After obtaining the Gibson products for both plasmids, we transformed them into 10-beta cells for cloning and sent the extracted plasmids for sequencing. Interestingly, we discovered that one of the toxin pairs, more specifically Hok, contains a nonsense mutation encoding for a stop codon within the gene itself (Fig. 25). This renders the Hok-Sok toxin-antitoxin pair non-functional as the Hok gene has likely lost their ability to enforce selection pressure on the cells.

Fig. 25: Sequencing results showing that the deletion and point mutation changed tyrosine (TAC) into a stop codon (UAA) at amino acid position 35.

Nevertheless, we continued to transform both plasmids into MG1655 and plated the cells on either chloramphenicol or kanamycin plates to test their functionality. For cells plated on the chloramphenicol plate, we observed most colonies to be red and non-fluorescing (Fig. 26a). This was expected because despite having a mutated Hok toxin gene, the chloramphenicol resistance gene and RFP gene present in the same plasmid are still functional, allowing the cells to grow and form red colonies. The reason why we expected fewer orange colonies on chloramphenicol plate, was because the presence of mutated Hok gene would have rendered the other plasmid containing the ‘antidote’ Sok and GFP unnecessary since it is no longer required to neutralize the Hok toxin, which is unable to impose a killing pressure on the cells.

On the other hand, we observed that most colonies were orange in color when cultured on a kanamycin plate (Fig. 26b). This was expected because sequencing results revealed the Txe toxin gene to be intact. As such, Txe toxins produced have to be neutralized by its cognate antitoxin Axe, which was transcribed and translated from the other plasmid. Hence, for cells to survive on a kanamycin plate, both plasmids have to be taken up by the cells, thus causing both GFP and RFP to be concurrently produced and resulting in an orange color formed. Altogether, this demonstrates that despite having only one pair of functional toxin-antitoxin (Txe-Axe) present in separate plasmid, almost all of the transformed cells could still retain both plasmids as shown in Fig. 26b. More importantly, the results provide preliminary insight into the feasibility of our conceptual dual plasmid retention system.

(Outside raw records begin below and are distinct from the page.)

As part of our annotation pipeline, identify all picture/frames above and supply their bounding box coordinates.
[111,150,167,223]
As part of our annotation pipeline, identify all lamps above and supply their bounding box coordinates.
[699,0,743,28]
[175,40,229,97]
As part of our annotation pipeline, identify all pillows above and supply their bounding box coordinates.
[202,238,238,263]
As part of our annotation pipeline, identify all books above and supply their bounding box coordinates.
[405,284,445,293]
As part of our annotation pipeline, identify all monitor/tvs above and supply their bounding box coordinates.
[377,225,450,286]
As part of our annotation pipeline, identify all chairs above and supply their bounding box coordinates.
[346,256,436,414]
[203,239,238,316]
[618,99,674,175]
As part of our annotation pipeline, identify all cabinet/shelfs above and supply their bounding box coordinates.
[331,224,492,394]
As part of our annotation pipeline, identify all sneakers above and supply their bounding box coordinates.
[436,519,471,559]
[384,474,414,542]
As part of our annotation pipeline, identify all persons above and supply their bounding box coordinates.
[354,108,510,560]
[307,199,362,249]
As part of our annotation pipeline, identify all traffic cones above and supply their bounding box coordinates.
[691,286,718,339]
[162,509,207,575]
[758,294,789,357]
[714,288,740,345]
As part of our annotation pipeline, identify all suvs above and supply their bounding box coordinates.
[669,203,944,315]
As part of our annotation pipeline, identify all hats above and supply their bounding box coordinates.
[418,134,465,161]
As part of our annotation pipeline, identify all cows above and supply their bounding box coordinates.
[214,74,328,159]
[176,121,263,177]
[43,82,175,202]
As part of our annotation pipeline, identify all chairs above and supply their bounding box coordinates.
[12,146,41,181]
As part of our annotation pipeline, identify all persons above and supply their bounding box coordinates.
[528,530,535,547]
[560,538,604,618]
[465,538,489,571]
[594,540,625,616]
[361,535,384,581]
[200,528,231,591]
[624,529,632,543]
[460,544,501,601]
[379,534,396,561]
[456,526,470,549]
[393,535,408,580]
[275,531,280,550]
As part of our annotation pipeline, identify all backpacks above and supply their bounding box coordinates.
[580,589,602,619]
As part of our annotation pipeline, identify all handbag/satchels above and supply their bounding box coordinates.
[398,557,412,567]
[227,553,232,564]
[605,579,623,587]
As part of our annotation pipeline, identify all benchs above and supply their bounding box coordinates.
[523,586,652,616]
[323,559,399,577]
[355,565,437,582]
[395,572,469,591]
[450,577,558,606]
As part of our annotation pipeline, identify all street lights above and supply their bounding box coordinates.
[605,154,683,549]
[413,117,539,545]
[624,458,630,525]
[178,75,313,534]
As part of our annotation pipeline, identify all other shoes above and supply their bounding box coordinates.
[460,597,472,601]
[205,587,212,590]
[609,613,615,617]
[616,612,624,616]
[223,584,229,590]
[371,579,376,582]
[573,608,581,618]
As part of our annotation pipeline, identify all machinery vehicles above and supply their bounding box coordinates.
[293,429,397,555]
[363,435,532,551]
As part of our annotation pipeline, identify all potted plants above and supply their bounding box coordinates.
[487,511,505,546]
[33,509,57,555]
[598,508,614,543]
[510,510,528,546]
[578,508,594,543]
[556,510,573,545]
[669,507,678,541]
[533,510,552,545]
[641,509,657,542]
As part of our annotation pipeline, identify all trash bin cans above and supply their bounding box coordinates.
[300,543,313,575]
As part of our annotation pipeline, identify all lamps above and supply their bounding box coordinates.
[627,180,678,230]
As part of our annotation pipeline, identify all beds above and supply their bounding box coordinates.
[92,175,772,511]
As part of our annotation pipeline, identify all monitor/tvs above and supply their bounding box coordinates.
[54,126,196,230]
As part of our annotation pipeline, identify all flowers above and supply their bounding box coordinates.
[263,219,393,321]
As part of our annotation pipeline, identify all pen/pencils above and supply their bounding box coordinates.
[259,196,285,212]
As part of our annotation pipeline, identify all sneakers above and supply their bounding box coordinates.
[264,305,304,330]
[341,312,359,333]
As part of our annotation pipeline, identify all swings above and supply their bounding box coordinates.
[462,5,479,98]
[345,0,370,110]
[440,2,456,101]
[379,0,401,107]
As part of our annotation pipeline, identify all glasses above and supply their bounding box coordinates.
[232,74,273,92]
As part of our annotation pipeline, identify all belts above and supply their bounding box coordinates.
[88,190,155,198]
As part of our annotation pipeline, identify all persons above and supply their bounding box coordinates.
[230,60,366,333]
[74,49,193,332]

Fig. 26: MG1655 transformed with both plasmids plated on (a) chloramphenicol and on (b) kanamycin, visualized with a blue light illuminator. Under the blue light illuminator with a wavelength ranging between 380nm to 500nm, GFP with the excitation wavelength of 485nm would be able to fluoresce while RFP with the excitation wavelength of 528nm would not be able to fluoresce. However, as the emission wavelength of GFP (528nm) was coincidentally the same as the excitation wavelength of RFP, cells containing both GFP and RFP would fluoresce to produce an orange fluorescence as shown in (b).

Due to time constraints, we were unable to correct the nonsense mutation and revert Hok back into a functional form. Future work would entail re-cloning the plasmid and sending it for sequencing to verify if the mutation happens at the same position again. If it does, we hypothesize that the cells are likely to have a strong selection against the expression of Hok gene, resulting in deliberate mutationd to inactivate its function. Explorig other bactericidal toxin-antitoxin systems and study their ability to retain plasmids and minimize leaking of genes into the environment would then be the next course of action.

Further investigations into this system would include investigating the killing efficiency of a single plasmid (without its cognate antitoxin) compared to cells with both plasmids, as well as the extent of plasmid retention for dual plasmid retention system in comparison with common antibiotic use.